What would happen to the housing market?
It's important to note that we're not just talking about residential housing. Rental payments from commercial properties, like restaurants and small businesses, would be frozen, too.
Though federal agencies don't have a direct pathway to addressing rent payments, the U.S. Securities and Exchange Commission can buy bonds and mortgage-backed securities, which are tied up with insurance companies and pension funds. In other words, the federal government has a vested interest in making sure that the mortgage market stays afloat, and the rental payments are a fundamental part of this.
What are the odds rent forgiveness passes?

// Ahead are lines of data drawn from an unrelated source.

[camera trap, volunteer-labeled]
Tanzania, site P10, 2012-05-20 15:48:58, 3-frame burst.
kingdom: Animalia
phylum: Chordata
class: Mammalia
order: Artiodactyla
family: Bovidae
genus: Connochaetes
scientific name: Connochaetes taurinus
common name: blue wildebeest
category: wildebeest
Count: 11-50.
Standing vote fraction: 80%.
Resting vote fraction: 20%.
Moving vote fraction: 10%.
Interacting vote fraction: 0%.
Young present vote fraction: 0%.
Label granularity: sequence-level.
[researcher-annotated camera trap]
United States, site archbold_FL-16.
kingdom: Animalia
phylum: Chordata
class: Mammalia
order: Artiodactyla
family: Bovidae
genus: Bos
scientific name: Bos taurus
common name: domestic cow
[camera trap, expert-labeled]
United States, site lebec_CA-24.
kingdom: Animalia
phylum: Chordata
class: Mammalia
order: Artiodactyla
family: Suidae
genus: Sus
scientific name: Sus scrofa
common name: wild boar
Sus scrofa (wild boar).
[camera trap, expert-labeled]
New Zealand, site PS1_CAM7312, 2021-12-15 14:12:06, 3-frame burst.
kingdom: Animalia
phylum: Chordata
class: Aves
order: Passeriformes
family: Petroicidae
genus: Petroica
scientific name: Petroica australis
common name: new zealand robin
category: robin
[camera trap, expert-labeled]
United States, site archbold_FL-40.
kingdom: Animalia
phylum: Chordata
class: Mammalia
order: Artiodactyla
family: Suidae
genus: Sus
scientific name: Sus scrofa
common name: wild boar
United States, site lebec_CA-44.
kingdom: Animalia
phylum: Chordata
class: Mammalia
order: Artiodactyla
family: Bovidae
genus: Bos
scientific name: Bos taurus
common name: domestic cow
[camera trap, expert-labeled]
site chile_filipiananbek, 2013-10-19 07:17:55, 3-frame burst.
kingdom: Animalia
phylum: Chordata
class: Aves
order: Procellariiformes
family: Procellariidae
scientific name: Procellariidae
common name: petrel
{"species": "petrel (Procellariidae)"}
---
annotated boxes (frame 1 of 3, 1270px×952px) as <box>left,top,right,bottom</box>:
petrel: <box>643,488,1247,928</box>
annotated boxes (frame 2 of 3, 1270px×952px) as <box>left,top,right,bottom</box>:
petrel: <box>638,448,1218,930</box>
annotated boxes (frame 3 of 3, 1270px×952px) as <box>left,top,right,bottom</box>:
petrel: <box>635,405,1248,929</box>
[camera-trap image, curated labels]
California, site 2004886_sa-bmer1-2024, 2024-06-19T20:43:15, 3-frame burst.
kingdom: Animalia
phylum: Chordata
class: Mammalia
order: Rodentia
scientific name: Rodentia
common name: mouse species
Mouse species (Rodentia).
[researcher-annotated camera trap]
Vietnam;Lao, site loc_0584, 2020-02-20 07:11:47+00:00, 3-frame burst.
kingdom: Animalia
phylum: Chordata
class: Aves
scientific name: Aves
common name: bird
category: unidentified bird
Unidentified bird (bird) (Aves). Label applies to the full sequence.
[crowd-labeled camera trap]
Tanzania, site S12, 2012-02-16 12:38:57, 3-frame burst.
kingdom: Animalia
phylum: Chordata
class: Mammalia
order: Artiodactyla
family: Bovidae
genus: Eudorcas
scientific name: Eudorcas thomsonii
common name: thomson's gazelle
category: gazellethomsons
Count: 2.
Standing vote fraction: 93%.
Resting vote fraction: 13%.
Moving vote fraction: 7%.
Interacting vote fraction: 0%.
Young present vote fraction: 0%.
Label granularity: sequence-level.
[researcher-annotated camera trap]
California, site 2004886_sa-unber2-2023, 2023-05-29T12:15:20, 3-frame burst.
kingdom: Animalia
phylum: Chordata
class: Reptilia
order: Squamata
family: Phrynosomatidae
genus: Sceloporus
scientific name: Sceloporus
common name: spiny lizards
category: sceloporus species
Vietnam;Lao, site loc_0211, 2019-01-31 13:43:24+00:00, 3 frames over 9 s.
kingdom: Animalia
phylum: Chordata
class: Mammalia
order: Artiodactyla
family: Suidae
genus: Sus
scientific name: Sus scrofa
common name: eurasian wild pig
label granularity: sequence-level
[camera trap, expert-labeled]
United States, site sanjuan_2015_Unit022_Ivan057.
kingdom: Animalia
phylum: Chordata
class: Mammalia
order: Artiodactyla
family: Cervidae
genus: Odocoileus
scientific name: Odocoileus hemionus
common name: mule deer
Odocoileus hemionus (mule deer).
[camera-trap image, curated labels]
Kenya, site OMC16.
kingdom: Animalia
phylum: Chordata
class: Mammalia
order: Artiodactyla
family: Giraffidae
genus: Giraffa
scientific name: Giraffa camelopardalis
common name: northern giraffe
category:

Whether or not Omar's bill will make it through Congress is unclear. It would stand to reason that it would face long odds in the Republican-controlled Senate, where Majority Leader Mitch McConnell has made noises about the rising deficit when asked about further relief packages. Rent and mortgage forgiveness is also the kind of left-wing policy that has historically scared centrist Democrats, and it's worth noting that the most prominent lawmakers to sign on to Omar's bill are also the most noteworthy progressives.
Still, the coronavirus pandemic has shifted all sorts of political lines. Red and blue states have adopted a number of social safety net policies that would have been disregarded in "normal" times, like the direct cash infusion to Americans via a one-time stimulus check.
But given how difficult it was for Congress to agree on that one-time infusion of cash. That doesn't mean a compromise won't be made, however. With more and more Americans filing for unemployment each week, the burden of paying rent and mortgages is clear, and it'll take more than temporary stays on evictions to keep the country out of a coronavirus-induced housing crisis.